Work order.
Go through the data below and copy each line that includes "Tanzania".

────────────────────

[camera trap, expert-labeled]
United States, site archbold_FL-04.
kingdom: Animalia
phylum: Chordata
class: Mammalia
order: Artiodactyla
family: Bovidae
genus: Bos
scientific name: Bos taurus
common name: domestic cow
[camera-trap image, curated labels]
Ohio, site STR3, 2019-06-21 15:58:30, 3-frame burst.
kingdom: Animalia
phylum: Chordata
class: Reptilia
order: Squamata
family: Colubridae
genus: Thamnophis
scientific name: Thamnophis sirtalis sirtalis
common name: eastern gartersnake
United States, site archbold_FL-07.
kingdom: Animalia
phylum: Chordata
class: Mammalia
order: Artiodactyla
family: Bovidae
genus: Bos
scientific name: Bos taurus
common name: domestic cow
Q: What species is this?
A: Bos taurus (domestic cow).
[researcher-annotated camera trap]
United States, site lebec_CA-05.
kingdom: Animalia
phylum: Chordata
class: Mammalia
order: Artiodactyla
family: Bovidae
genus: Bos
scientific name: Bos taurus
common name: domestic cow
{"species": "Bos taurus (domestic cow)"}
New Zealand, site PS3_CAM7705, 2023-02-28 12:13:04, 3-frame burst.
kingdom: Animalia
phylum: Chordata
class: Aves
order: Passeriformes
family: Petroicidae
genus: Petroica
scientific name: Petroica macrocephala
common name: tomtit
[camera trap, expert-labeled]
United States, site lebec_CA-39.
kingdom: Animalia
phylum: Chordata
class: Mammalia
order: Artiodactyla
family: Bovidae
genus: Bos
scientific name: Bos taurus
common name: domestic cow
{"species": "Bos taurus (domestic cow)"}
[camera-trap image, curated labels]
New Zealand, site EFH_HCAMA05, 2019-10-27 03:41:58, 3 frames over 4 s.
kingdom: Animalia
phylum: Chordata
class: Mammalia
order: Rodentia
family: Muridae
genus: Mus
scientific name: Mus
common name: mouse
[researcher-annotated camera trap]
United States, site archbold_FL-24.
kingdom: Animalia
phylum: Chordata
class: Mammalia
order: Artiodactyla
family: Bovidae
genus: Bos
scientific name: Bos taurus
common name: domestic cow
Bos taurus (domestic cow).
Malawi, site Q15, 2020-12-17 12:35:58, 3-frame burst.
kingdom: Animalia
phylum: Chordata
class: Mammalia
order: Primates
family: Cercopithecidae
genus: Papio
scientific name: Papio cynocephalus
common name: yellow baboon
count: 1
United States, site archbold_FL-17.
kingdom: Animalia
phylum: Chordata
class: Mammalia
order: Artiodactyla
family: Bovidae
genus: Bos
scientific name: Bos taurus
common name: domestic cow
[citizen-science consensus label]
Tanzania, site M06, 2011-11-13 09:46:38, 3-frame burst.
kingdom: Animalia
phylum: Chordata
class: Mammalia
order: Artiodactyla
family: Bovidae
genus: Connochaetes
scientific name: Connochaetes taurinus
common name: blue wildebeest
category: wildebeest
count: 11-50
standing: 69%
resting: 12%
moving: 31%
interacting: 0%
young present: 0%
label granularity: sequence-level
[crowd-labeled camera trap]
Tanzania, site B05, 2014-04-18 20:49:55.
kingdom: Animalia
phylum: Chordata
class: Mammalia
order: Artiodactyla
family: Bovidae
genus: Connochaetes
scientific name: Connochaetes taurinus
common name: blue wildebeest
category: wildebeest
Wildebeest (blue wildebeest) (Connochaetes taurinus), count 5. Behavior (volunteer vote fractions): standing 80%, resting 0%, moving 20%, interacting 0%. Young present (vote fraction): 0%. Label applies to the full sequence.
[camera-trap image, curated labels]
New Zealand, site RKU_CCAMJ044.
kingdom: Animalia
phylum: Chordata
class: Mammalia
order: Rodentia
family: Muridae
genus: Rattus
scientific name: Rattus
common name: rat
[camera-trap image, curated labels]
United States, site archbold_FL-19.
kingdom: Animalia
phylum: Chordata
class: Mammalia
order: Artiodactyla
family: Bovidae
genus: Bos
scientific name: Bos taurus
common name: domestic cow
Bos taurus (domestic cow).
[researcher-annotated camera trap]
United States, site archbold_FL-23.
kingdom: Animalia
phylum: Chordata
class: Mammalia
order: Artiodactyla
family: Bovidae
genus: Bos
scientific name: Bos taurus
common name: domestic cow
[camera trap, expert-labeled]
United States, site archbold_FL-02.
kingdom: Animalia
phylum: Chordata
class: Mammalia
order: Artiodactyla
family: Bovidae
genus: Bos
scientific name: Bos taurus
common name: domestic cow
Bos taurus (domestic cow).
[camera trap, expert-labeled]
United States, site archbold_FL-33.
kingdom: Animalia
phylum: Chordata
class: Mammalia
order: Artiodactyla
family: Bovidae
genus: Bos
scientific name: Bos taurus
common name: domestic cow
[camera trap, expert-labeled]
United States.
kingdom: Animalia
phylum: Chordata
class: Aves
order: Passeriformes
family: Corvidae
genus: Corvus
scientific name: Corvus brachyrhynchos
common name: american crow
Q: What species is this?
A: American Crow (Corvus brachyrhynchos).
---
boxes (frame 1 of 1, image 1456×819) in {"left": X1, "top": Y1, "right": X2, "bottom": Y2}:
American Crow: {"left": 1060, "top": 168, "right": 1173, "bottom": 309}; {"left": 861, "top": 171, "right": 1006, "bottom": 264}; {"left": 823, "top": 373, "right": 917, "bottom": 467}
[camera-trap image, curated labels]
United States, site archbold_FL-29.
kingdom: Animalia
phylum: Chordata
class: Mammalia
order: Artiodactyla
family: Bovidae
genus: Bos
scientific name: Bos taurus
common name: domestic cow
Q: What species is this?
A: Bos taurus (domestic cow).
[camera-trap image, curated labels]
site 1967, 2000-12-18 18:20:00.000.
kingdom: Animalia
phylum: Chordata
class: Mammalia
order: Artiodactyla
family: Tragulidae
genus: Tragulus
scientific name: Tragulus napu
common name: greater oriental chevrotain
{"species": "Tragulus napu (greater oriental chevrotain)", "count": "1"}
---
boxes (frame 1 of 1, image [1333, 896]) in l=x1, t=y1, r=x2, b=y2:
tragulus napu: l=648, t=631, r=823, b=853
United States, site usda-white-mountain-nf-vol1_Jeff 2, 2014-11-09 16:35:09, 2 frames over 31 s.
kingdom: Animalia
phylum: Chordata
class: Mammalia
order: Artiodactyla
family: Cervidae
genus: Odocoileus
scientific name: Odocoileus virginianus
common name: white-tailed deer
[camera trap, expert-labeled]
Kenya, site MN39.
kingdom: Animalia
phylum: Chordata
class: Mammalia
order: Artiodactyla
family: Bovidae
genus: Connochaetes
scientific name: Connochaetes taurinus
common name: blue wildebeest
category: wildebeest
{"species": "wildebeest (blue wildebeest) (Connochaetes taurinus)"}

────────────────────

Completed task.
Tanzania, site M06, 2011-11-13 09:46:38, 3-frame burst.
Tanzania, site B05, 2014-04-18 20:49:55.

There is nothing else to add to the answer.